# Information given
_ _ _
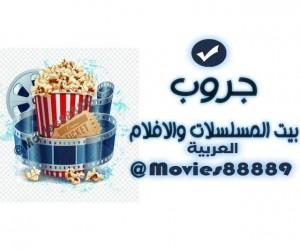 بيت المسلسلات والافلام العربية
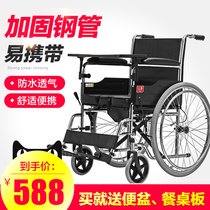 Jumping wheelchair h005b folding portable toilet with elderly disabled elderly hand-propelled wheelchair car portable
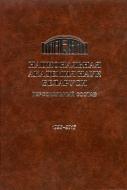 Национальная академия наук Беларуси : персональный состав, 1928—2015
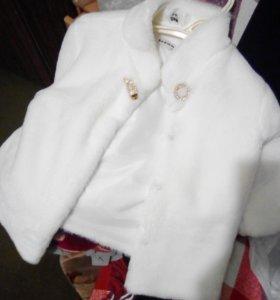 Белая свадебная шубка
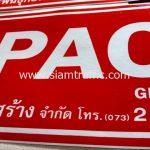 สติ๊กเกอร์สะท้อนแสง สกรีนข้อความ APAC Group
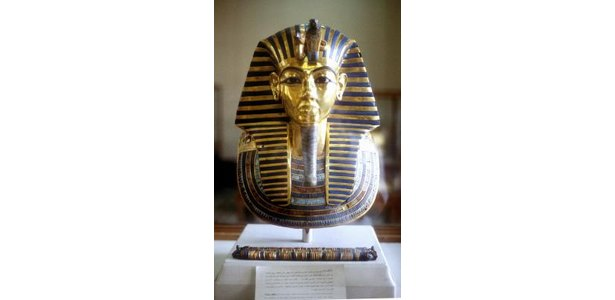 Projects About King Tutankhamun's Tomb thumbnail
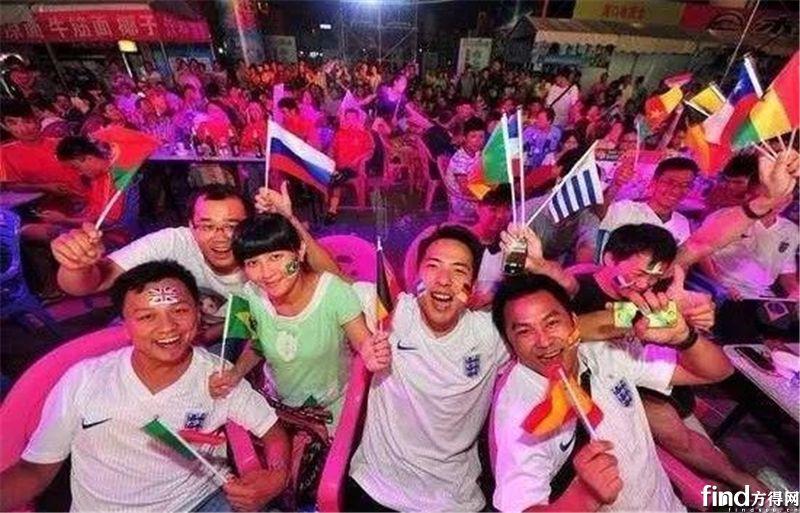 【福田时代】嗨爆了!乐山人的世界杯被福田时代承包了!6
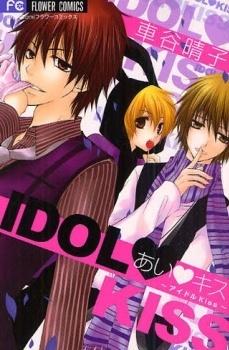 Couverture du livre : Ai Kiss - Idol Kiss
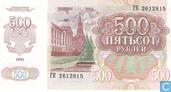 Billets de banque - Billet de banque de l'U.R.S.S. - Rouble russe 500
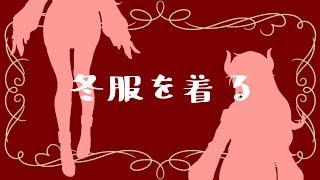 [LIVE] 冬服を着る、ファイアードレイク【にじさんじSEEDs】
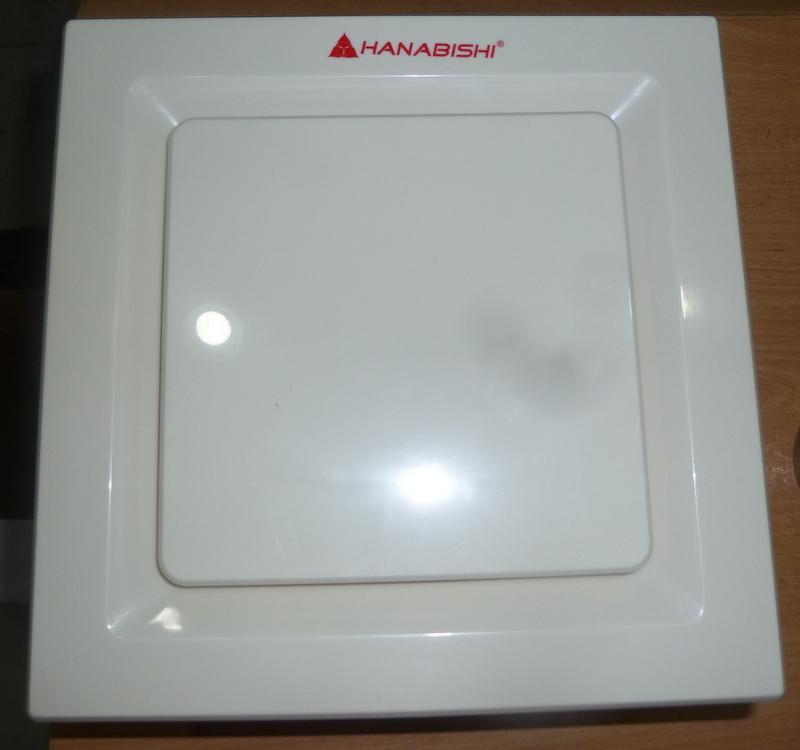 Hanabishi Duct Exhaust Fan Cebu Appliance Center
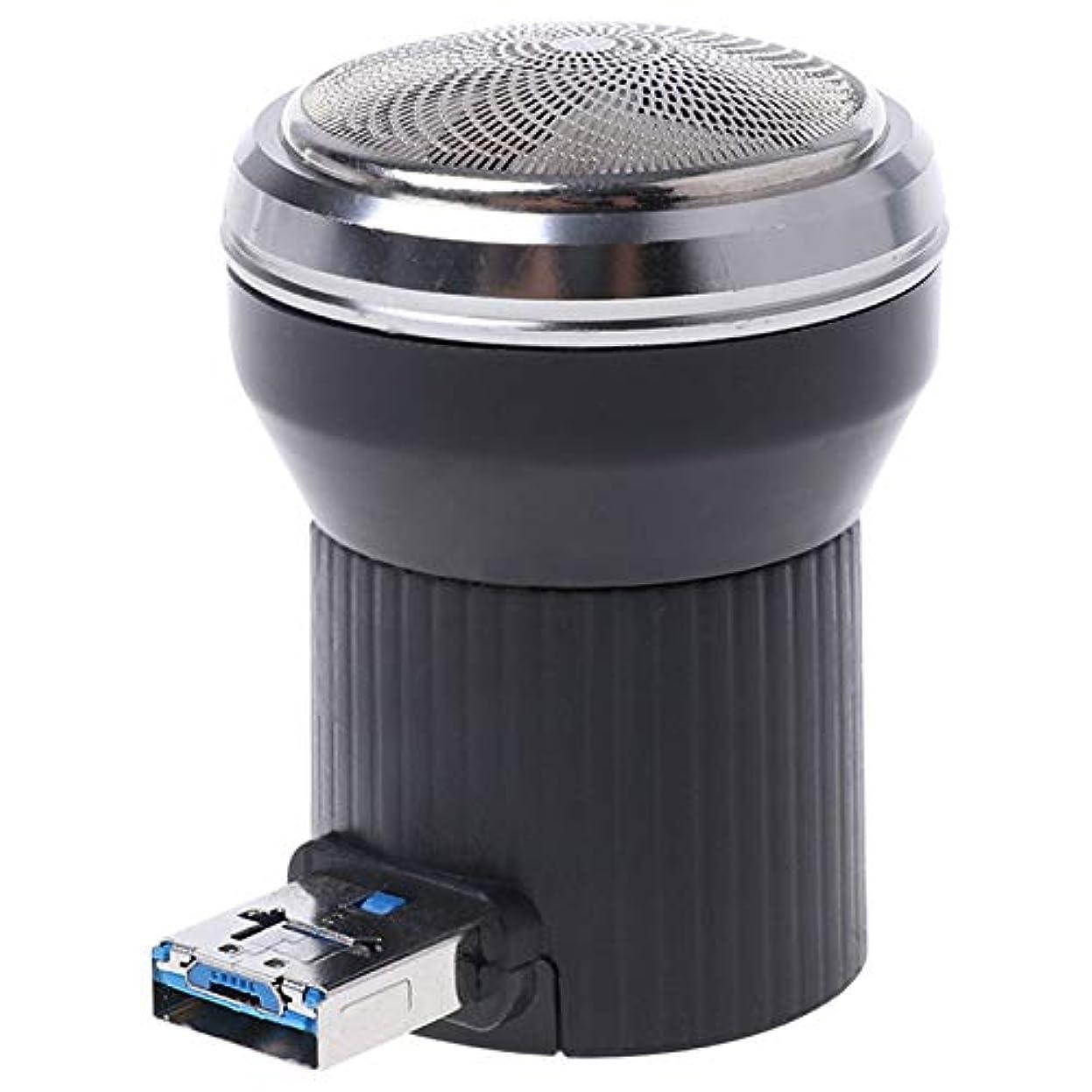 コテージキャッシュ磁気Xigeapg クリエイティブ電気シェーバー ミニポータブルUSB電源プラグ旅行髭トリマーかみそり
_ _ _
# Directions for this task
The reply should hold only the lines from the first line of the records above through the line containing "[LIVE] 冬服を着る、ファイアードレイク【にじさんじSEEDs】", copied exactly and without pictures.

# Response to the task
 بيت المسلسلات والافلام العربية
 Jumping wheelchair h005b folding portable toilet with elderly disabled elderly hand-propelled wheelchair car portable
 Национальная академия наук Беларуси : персональный состав, 1928—2015
 Белая свадебная шубка
 สติ๊กเกอร์สะท้อนแสง สกรีนข้อความ APAC Group
 Projects About King Tutankhamun's Tomb thumbnail
 【福田时代】嗨爆了!乐山人的世界杯被福田时代承包了!6
 Couverture du livre : Ai Kiss - Idol Kiss
 Billets de banque - Billet de banque de l'U.R.S.S. - Rouble russe 500
 [LIVE] 冬服を着る、ファイアードレイク【にじさんじSEEDs】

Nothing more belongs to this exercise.